I am trying daft with unity catalog but getting th...
# general
d
I am trying daft with unity catalog but getting this error No module named 'unitycatalog' on
from daft.unity_catalog import UnityCatalog
Maybe am missing something but the documentation is not clear if I need to install something else or not. I will be grateful for some help here
j
Whoops, yes you’ll have to do
pip install getdaft[unity]
This will ensure that
pip install unitycatalog
is done for you
d
Thank you very much. The documentation needs to be updated 🙂
j
We rely on a Python package that we generated to access the unity catalog. Note also that Unity support is very new (it was open-sourced just a week ago by Databricks) so this support is very much in beta
Absolutely!
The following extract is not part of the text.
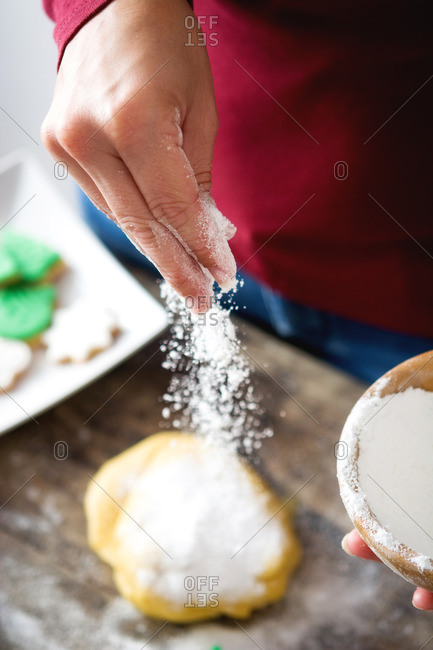 Hand of a woman sprinkling flour on cookie dough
Feel free to make a contribution to Daft: https://github.com/Eventual-Inc/Daft/blob/main/docs/source/user_guide/integrations/unity-catalog.rst Or you can make an issue we’ll get right on it
d
Yes I was surprised to see you guys have support for something that was just announced last week. Great job
j
Are you attempting to access Unity Catalog hosted by Databricks? I tried to do so last week but it seems their internal version of unity catalog currently doesn’t work with some of the APIs… Specifically they won’t vend credentials to us, and will throw an error: https://github.com/unitycatalog/unitycatalog/issues/2
Seems like this is something that databricks themselves have to fix though
d
Ok good to know, its a sad that it's not working though. Yes that's exactly what I was going to try
@jay it seems to be working now. I was able to query the catalog
j
Oh shiiiii
😛 very cool!
Wanna make a blogpost or something on linkedin about it? That’s pretty hype
d
If I get the to be able to query a table successfully, I will surely do that
j
Awesome. Let me know how we can help.
BTW we just hopped off the phone with some of our Databricks partners — looks like the Databricks implementation of Unity Catalog might still have issues around credentials vending. @Daniel Antwi if you have any issues that look like this, let us know! There’s a Databricks private preview form that we can send to you to have your account become enabled for credentials vending that will fix the issue.
d
Hi Jay, I think I might have missed your message. I couldn't see the issue link you sent me. However, I got this error message exactly like the one you sent me earlier
Copy code
{'error_code': 'UNAUTHENTICATED',
 'message': "Request to generate access credential for table 'redacted' from outside of Databricks Unity Catalog enabled compute environment is denied for security. Please contact Databricks support for integrations with Unity Catalog.",
 'details': [{'@type': '<http://type.googleapis.com/google|type.googleapis.com/google>…
Please send me the private preview form
j
d
Thank you very much Jay
Hi @jay I finally credential vending enabled on my databricks workspace. However, this is the new error I am getting at df=daft.read_deltalake(unity_table)
Copy code
---------------------------------------------------------------------------
OSError                                   Traceback (most recent call last)
Cell In[9], line 15
     13 unity_table = unity.load_table("neutron-dev.bssm_lakehouse_dev1.hack_signins")
     14 print(unity_table)
---> 15 df=daft.read_deltalake(unity_table)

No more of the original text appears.